## [Aim of the exercise]
Exclude images, then output the remaining data verbatim.

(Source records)
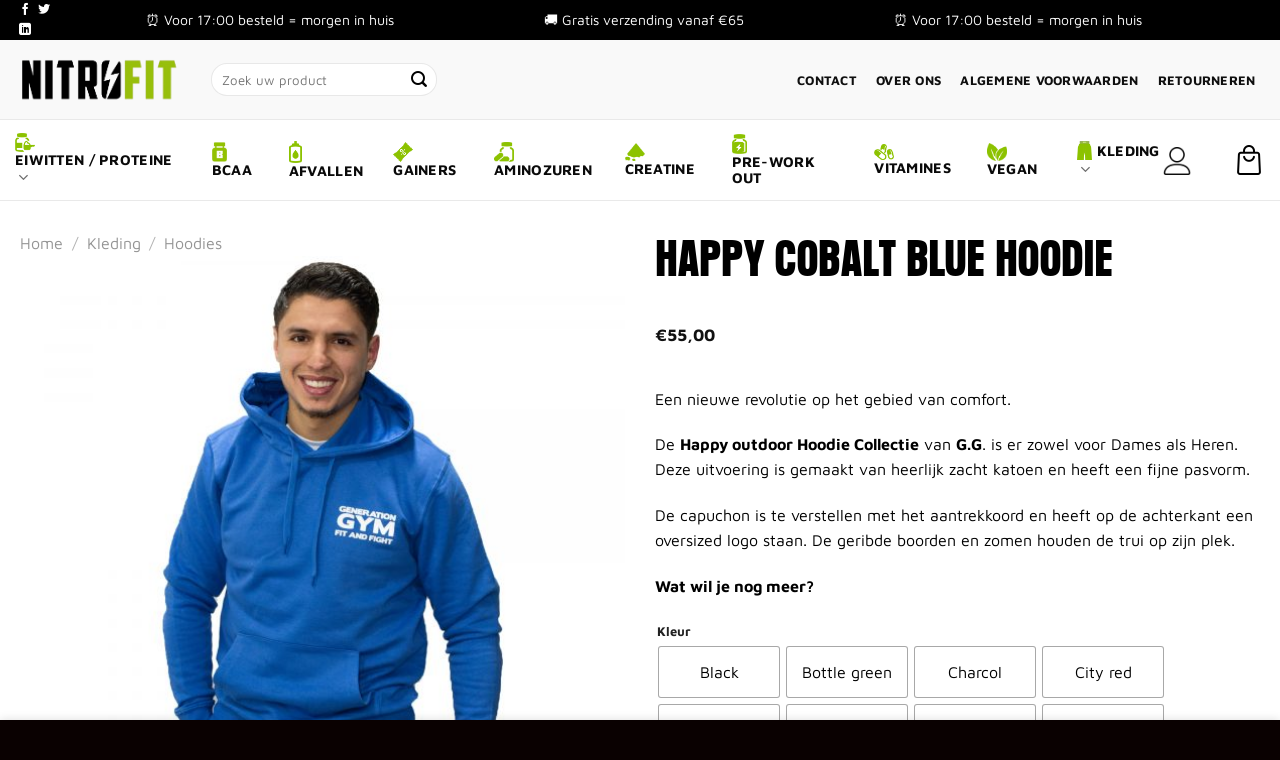

--- FILE ---
content_type: text/css; charset=utf-8
request_url: https://nitrofit.nl/wp-content/cache/min/1/wp-content/plugins/woo-postnl/assets/css/fe-checkout.css?ver=1756854143
body_size: 405
content:
tr.postnl-co-tr-container>td{padding:0}.woocommerce-shipping-methods label:has(.postnl_shipping_method_icon){display:inline-flex;align-items:center}.postnl_shipping_method_icon{max-height:32px;width:auto;margin-right:5px;vertical-align:middle;display:inline-block}.postnl_checkout_container{border-radius:5px;margin:5px;border:1px solid #f0f0f0;overflow:hidden;font-size:14px}.postnl_checkout_container.is-hidden{display:none}.postnl_checkout_tab_list{margin:0;padding:0;list-style-type:none;display:flex;width:100%;flex-direction:row;flex-wrap:nowrap}.postnl_checkout_tab_list>li{flex-grow:1;padding:0;margin:0}.postnl_checkout_tab_list>li .postnl_checkout_tab{display:block;text-align:center;margin:0;padding:10px;line-height:1em;font-size:1em;font-weight:700;cursor:pointer}.postnl_checkout_tab_list>li.active .postnl_checkout_tab{background-color:#ed8c00;color:#fff}.postnl_checkout_tab_list>li .postnl_checkout_tab i{float:right;font-style:normal}.postnl_checkout_tab_list>li .postnl_checkout_tab:after{content:"";display:block;clear:both}.postnl_checkout_tab_list>li input.postnl_option{display:none}.postnl_content{display:none}.postnl_content.active{display:block}.postnl_content_desc{padding:5px 7px;background-color:#f0f0f0}.postnl_content .postnl_list{margin:0;padding:0;list-style-type:none}.postnl_content .postnl_list>li{padding:0;margin:0}.postnl_content .postnl_list .list_title{background-color:#f0f0f0;border-top:1px solid #d0d0d0;border-bottom:1px solid #d0d0d0;line-height:1em;padding:8px 6px}.postnl_content .postnl_list .list_title:after{content:"";display:block;clear:both}.postnl_content .postnl_list .list_title span{font-size:1em;font-weight:700}.postnl_content .postnl_list .list_title span.company{float:left}.postnl_content .postnl_list .list_title span.distance{float:right;font-weight:400}.postnl_content .postnl_list .postnl_sub_list{margin:0;padding:0;list-style-type:none}.postnl_content .postnl_list .postnl_sub_list>li{margin:0;padding:0}.postnl_content .postnl_list .postnl_sub_list>li.active{background-color:#d1eeff}.postnl_content .postnl_list .postnl_sub_list .postnl_sub_radio_label{display:block;padding:13px 7px;margin:0;line-height:1.2em;cursor:pointer}.postnl_content .postnl_list .postnl_sub_list .postnl_sub_radio_label:after{content:"";display:block;clear:both}.postnl_content .postnl_list .postnl_sub_list .postnl_sub_radio{margin-right:10px;float:left}.postnl_content .postnl_list .postnl_sub_list .postnl_sub_radio_label span{display:block;overflow:hidden}.postnl_content .postnl_list .postnl_sub_list .postnl_sub_radio_label span.amount,.postnl_content .postnl_list .postnl_sub_list .postnl_sub_radio_label span.amount *{display:inline}.postnl_content .postnl_list .postnl_sub_list .postnl_sub_radio_label i{float:right;font-style:normal;margin-left:10px}.postnl_content .postnl_list .postnl_sub_list .postnl_sub_radio_label i:last-child{margin-left:0}

--- FILE ---
content_type: text/css; charset=utf-8
request_url: https://nitrofit.nl/wp-content/cache/min/1/wp-content/themes/w99-child/style.css?ver=1756854143
body_size: -256
content:
.coupon .flex-row{align-items:flex-end}

--- FILE ---
content_type: application/javascript; charset=utf-8
request_url: https://nitrofit.nl/wp-content/cache/min/1/wp-content/plugins/send-denial-anti-spam/assets/js/send-denial.js?ver=1756854143
body_size: 309
content:
(function($){let sede_fieldname=SEDEPARAMS.fieldname
let sede_fieldvalue=SEDEPARAMS.fieldvalue
let sede_honeypot='<input type="hidden" name="'+sede_fieldname+'" value="'+sede_fieldvalue+'" autocomplete="off" />'
let sede_credits=SEDEPARAMS.credits
var SEDE={secureForms:function(){$('form.wpcf7-form').append(sede_honeypot)
$('.caldera-grid form').append(sede_honeypot)
$('form.wpforms-form').append(sede_honeypot)
$('.frm_forms form').append(sede_honeypot)
$('.woocommerce-checkout input[name="'+sede_fieldname+'"]').val(sede_fieldvalue)
$('.woocommerce-form-login input[name="'+sede_fieldname+'"]').val(sede_fieldvalue)
$('.woocommerce-form-register input[name="'+sede_fieldname+'"]').val(sede_fieldvalue)
setTimeout(function(){$('.ninja-forms-form-wrap form input#nf-field-sede-token').val(sede_fieldvalue)},1000)
$('.elementor-form').append(sede_honeypot)
$('.mc4wp-form').append(sede_honeypot)
$('.jet-form-builder').append(sede_honeypot)
$('.um-register input[name="'+sede_fieldname+'"]').val(sede_fieldvalue)
$('.um-login input[name="'+sede_fieldname+'"]').val(sede_fieldvalue)
$('.fc-form').append(sede_honeypot)},creditsBadge:function(){let sede_credits_icon=SEDEPARAMS.badge
let sede_credits_text=SEDEPARAMS.credits_text
let sede_credits_badge='<div class="sede--credits__container"><img src="'+sede_credits_icon+'" alt="Send Denial Anti Spam Plugin Badge"><p>'+sede_credits_text+'</p></div>'
$('form.wpcf7-form').append(sede_credits_badge)
$('.caldera-grid form').append(sede_credits_badge)
$('form.wpforms-form').append(sede_credits_badge)
$('.frm_forms form').append(sede_credits_badge)
setTimeout(function(){$('.ninja-forms-form-wrap form').append('<div class="nf-form-content">'+sede_credits_badge+'</div>')},1000);$('.elementor-form').append(sede_credits_badge)
$('.mc4wp-form').append(sede_credits_badge)
$('.jet-form-builder').append(sede_credits_badge)
$('.um-register form').append(sede_credits_badge)
$('.um-login form').append(sede_credits_badge)
$('.fc-form').append(sede_credits_badge)}}
SEDE.secureForms()
if(1==sede_credits){SEDE.creditsBadge()}})(jQuery)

## [Written solution]
--- FILE ---
content_type: text/css; charset=utf-8
request_url: https://nitrofit.nl/wp-content/cache/min/1/wp-content/plugins/woo-postnl/assets/css/fe-checkout.css?ver=1756854143
body_size: 405
content:
tr.postnl-co-tr-container>td{padding:0}.woocommerce-shipping-methods label:has(.postnl_shipping_method_icon){display:inline-flex;align-items:center}.postnl_shipping_method_icon{max-height:32px;width:auto;margin-right:5px;vertical-align:middle;display:inline-block}.postnl_checkout_container{border-radius:5px;margin:5px;border:1px solid #f0f0f0;overflow:hidden;font-size:14px}.postnl_checkout_container.is-hidden{display:none}.postnl_checkout_tab_list{margin:0;padding:0;list-style-type:none;display:flex;width:100%;flex-direction:row;flex-wrap:nowrap}.postnl_checkout_tab_list>li{flex-grow:1;padding:0;margin:0}.postnl_checkout_tab_list>li .postnl_checkout_tab{display:block;text-align:center;margin:0;padding:10px;line-height:1em;font-size:1em;font-weight:700;cursor:pointer}.postnl_checkout_tab_list>li.active .postnl_checkout_tab{background-color:#ed8c00;color:#fff}.postnl_checkout_tab_list>li .postnl_checkout_tab i{float:right;font-style:normal}.postnl_checkout_tab_list>li .postnl_checkout_tab:after{content:"";display:block;clear:both}.postnl_checkout_tab_list>li input.postnl_option{display:none}.postnl_content{display:none}.postnl_content.active{display:block}.postnl_content_desc{padding:5px 7px;background-color:#f0f0f0}.postnl_content .postnl_list{margin:0;padding:0;list-style-type:none}.postnl_content .postnl_list>li{padding:0;margin:0}.postnl_content .postnl_list .list_title{background-color:#f0f0f0;border-top:1px solid #d0d0d0;border-bottom:1px solid #d0d0d0;line-height:1em;padding:8px 6px}.postnl_content .postnl_list .list_title:after{content:"";display:block;clear:both}.postnl_content .postnl_list .list_title span{font-size:1em;font-weight:700}.postnl_content .postnl_list .list_title span.company{float:left}.postnl_content .postnl_list .list_title span.distance{float:right;font-weight:400}.postnl_content .postnl_list .postnl_sub_list{margin:0;padding:0;list-style-type:none}.postnl_content .postnl_list .postnl_sub_list>li{margin:0;padding:0}.postnl_content .postnl_list .postnl_sub_list>li.active{background-color:#d1eeff}.postnl_content .postnl_list .postnl_sub_list .postnl_sub_radio_label{display:block;padding:13px 7px;margin:0;line-height:1.2em;cursor:pointer}.postnl_content .postnl_list .postnl_sub_list .postnl_sub_radio_label:after{content:"";display:block;clear:both}.postnl_content .postnl_list .postnl_sub_list .postnl_sub_radio{margin-right:10px;float:left}.postnl_content .postnl_list .postnl_sub_list .postnl_sub_radio_label span{display:block;overflow:hidden}.postnl_content .postnl_list .postnl_sub_list .postnl_sub_radio_label span.amount,.postnl_content .postnl_list .postnl_sub_list .postnl_sub_radio_label span.amount *{display:inline}.postnl_content .postnl_list .postnl_sub_list .postnl_sub_radio_label i{float:right;font-style:normal;margin-left:10px}.postnl_content .postnl_list .postnl_sub_list .postnl_sub_radio_label i:last-child{margin-left:0}

--- FILE ---
content_type: text/css; charset=utf-8
request_url: https://nitrofit.nl/wp-content/cache/min/1/wp-content/themes/w99-child/style.css?ver=1756854143
body_size: -256
content:
.coupon .flex-row{align-items:flex-end}

--- FILE ---
content_type: application/javascript; charset=utf-8
request_url: https://nitrofit.nl/wp-content/cache/min/1/wp-content/plugins/send-denial-anti-spam/assets/js/send-denial.js?ver=1756854143
body_size: 309
content:
(function($){let sede_fieldname=SEDEPARAMS.fieldname
let sede_fieldvalue=SEDEPARAMS.fieldvalue
let sede_honeypot='<input type="hidden" name="'+sede_fieldname+'" value="'+sede_fieldvalue+'" autocomplete="off" />'
let sede_credits=SEDEPARAMS.credits
var SEDE={secureForms:function(){$('form.wpcf7-form').append(sede_honeypot)
$('.caldera-grid form').append(sede_honeypot)
$('form.wpforms-form').append(sede_honeypot)
$('.frm_forms form').append(sede_honeypot)
$('.woocommerce-checkout input[name="'+sede_fieldname+'"]').val(sede_fieldvalue)
$('.woocommerce-form-login input[name="'+sede_fieldname+'"]').val(sede_fieldvalue)
$('.woocommerce-form-register input[name="'+sede_fieldname+'"]').val(sede_fieldvalue)
setTimeout(function(){$('.ninja-forms-form-wrap form input#nf-field-sede-token').val(sede_fieldvalue)},1000)
$('.elementor-form').append(sede_honeypot)
$('.mc4wp-form').append(sede_honeypot)
$('.jet-form-builder').append(sede_honeypot)
$('.um-register input[name="'+sede_fieldname+'"]').val(sede_fieldvalue)
$('.um-login input[name="'+sede_fieldname+'"]').val(sede_fieldvalue)
$('.fc-form').append(sede_honeypot)},creditsBadge:function(){let sede_credits_icon=SEDEPARAMS.badge
let sede_credits_text=SEDEPARAMS.credits_text
let sede_credits_badge='<div class="sede--credits__container"><img src="'+sede_credits_icon+'" alt="Send Denial Anti Spam Plugin Badge"><p>'+sede_credits_text+'</p></div>'
$('form.wpcf7-form').append(sede_credits_badge)
$('.caldera-grid form').append(sede_credits_badge)
$('form.wpforms-form').append(sede_credits_badge)
$('.frm_forms form').append(sede_credits_badge)
setTimeout(function(){$('.ninja-forms-form-wrap form').append('<div class="nf-form-content">'+sede_credits_badge+'</div>')},1000);$('.elementor-form').append(sede_credits_badge)
$('.mc4wp-form').append(sede_credits_badge)
$('.jet-form-builder').append(sede_credits_badge)
$('.um-register form').append(sede_credits_badge)
$('.um-login form').append(sede_credits_badge)
$('.fc-form').append(sede_credits_badge)}}
SEDE.secureForms()
if(1==sede_credits){SEDE.creditsBadge()}})(jQuery)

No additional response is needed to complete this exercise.